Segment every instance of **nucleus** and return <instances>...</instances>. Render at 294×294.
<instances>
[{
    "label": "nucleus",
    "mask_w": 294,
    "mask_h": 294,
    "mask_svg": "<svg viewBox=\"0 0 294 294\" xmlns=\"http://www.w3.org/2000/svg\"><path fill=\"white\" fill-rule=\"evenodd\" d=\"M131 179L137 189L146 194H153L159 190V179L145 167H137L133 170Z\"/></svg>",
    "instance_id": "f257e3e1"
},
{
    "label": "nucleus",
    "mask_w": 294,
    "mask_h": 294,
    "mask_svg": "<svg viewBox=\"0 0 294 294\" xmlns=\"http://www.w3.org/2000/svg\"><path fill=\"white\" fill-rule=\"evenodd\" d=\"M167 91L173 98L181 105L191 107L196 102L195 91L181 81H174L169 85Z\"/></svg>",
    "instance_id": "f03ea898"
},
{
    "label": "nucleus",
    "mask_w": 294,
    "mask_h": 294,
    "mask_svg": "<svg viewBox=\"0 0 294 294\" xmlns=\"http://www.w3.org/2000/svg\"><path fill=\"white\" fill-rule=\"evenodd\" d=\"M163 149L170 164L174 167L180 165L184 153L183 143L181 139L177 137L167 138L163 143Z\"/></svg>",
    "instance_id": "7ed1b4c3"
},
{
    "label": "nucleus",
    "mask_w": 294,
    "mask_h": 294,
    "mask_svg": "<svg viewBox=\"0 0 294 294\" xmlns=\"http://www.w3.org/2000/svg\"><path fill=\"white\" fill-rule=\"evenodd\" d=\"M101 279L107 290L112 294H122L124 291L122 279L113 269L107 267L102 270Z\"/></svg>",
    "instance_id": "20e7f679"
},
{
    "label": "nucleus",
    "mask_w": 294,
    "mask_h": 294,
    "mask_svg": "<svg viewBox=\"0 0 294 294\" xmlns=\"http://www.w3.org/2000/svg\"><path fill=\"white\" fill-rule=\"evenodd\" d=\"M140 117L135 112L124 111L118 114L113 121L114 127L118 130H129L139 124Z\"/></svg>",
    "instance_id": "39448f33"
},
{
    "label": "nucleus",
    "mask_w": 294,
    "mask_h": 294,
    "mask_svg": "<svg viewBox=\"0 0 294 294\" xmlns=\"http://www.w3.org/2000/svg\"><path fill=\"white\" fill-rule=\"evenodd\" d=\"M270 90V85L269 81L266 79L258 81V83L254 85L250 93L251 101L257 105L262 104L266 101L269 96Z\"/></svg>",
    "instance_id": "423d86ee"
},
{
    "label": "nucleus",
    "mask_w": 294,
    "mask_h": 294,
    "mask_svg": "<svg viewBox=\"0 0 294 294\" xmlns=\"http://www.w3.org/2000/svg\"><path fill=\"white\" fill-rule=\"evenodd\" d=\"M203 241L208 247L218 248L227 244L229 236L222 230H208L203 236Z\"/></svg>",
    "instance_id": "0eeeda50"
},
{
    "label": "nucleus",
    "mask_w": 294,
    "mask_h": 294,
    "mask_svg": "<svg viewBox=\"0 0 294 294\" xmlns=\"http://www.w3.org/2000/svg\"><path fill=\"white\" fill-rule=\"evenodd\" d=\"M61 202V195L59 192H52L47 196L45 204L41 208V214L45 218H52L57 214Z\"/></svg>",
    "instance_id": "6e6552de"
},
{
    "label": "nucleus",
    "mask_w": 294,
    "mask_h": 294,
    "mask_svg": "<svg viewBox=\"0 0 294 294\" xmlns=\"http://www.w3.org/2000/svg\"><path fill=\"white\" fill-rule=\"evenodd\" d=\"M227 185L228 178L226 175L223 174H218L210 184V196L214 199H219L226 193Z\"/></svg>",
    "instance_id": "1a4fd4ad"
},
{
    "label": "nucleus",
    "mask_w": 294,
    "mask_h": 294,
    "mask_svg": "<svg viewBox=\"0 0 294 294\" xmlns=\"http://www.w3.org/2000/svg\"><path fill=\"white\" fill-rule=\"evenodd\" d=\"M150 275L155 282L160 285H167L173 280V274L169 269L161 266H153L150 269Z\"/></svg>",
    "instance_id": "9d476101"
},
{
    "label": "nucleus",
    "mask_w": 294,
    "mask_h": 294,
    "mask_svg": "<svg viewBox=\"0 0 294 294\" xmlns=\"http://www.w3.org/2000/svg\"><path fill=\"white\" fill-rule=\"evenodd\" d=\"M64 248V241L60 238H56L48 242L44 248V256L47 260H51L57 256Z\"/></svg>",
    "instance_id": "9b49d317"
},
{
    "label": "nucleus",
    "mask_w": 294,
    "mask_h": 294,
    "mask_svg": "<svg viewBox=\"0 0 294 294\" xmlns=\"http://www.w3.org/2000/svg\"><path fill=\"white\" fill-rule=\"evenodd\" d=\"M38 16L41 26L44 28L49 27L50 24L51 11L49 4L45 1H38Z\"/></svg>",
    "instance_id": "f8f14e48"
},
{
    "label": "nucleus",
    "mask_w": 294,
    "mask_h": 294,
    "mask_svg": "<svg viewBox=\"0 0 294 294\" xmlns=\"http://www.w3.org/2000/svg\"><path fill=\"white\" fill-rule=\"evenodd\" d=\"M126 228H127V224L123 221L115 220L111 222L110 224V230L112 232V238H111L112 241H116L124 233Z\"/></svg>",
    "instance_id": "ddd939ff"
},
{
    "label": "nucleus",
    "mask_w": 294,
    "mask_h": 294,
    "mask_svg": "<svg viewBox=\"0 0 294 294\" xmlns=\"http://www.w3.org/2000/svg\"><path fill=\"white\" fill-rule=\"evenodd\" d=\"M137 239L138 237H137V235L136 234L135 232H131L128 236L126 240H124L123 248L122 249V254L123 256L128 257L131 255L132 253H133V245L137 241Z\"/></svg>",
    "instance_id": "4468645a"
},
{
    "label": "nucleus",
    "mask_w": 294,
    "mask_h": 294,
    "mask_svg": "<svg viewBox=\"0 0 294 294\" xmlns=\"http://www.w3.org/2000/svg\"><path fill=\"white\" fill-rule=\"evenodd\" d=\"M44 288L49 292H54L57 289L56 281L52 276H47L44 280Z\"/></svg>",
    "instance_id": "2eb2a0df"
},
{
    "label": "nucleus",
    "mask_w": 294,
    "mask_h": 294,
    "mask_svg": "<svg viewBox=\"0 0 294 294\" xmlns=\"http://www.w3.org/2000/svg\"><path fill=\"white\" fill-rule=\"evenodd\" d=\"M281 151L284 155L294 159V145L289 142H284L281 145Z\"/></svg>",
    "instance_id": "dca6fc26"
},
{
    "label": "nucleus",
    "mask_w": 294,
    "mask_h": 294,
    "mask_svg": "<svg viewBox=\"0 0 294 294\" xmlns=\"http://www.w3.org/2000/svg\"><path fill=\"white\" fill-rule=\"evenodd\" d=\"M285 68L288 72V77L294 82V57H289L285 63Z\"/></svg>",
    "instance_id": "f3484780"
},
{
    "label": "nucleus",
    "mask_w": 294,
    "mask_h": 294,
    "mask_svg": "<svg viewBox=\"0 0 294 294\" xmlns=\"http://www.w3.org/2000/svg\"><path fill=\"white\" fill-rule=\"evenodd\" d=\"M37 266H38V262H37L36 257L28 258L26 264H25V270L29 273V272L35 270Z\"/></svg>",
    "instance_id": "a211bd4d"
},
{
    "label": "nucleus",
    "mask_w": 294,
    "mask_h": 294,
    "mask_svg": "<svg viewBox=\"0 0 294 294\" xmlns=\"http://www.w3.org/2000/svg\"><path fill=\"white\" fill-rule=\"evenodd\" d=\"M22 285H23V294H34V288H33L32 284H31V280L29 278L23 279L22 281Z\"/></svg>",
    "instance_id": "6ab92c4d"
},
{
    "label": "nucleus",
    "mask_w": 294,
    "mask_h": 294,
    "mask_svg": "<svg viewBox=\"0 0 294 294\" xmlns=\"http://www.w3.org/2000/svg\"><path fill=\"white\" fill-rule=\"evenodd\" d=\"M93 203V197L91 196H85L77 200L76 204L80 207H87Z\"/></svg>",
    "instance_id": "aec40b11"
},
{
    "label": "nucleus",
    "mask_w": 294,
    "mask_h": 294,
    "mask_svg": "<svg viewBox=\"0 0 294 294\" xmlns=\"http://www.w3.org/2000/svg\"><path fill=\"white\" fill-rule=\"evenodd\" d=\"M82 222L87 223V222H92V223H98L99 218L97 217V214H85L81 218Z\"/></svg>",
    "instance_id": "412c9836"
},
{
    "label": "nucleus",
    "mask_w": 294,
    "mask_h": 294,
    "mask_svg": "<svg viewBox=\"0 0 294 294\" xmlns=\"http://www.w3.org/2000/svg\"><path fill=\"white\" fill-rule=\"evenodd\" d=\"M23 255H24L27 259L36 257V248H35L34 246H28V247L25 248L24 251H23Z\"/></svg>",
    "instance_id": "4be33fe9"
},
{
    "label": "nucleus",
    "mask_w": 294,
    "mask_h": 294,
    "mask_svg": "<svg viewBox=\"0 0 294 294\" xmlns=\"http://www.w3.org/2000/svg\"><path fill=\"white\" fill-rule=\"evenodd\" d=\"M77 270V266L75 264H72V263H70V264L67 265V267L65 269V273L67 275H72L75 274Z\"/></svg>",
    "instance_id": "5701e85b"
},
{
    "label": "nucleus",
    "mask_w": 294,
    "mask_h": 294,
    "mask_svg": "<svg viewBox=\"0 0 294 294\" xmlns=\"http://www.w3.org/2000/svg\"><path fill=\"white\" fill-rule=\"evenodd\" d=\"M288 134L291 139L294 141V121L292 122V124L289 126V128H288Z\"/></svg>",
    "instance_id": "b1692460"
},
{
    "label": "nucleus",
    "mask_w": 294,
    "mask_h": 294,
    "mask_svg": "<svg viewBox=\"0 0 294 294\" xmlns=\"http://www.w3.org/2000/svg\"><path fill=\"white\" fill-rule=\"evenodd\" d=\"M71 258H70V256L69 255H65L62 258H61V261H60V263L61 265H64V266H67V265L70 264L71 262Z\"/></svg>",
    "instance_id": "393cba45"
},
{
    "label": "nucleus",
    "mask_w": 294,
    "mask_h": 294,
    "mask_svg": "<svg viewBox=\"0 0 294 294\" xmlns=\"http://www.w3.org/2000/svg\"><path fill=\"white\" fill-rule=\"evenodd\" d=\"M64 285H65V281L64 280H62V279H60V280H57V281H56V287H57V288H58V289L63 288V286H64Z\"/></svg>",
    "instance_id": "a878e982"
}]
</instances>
----------
Output everything from the first line down to the line that contains "149L170 164L174 167L180", both included, as a Markdown table with a Row column giving the row number and a Line column holding each line, leaving out any blank lines.

| Row | Line |
|---|---|
| 1 | Segment every instance of **nucleus** and return <instances>...</instances>. Render at 294×294. |
| 2 | <instances> |
| 3 | [{ |
| 4 |     "label": "nucleus", |
| 5 |     "mask_w": 294, |
| 6 |     "mask_h": 294, |
| 7 |     "mask_svg": "<svg viewBox=\"0 0 294 294\" xmlns=\"http://www.w3.org/2000/svg\"><path fill=\"white\" fill-rule=\"evenodd\" d=\"M131 179L137 189L146 194H153L159 190V179L145 167H137L133 170Z\"/></svg>", |
| 8 |     "instance_id": "f257e3e1" |
| 9 | }, |
| 10 | { |
| 11 |     "label": "nucleus", |
| 12 |     "mask_w": 294, |
| 13 |     "mask_h": 294, |
| 14 |     "mask_svg": "<svg viewBox=\"0 0 294 294\" xmlns=\"http://www.w3.org/2000/svg\"><path fill=\"white\" fill-rule=\"evenodd\" d=\"M167 91L173 98L181 105L191 107L196 102L195 91L181 81H174L169 85Z\"/></svg>", |
| 15 |     "instance_id": "f03ea898" |
| 16 | }, |
| 17 | { |
| 18 |     "label": "nucleus", |
| 19 |     "mask_w": 294, |
| 20 |     "mask_h": 294, |
| 21 |     "mask_svg": "<svg viewBox=\"0 0 294 294\" xmlns=\"http://www.w3.org/2000/svg\"><path fill=\"white\" fill-rule=\"evenodd\" d=\"M163 149L170 164L174 167L180 165L184 153L183 143L181 139L177 137L167 138L163 143Z\"/></svg>", |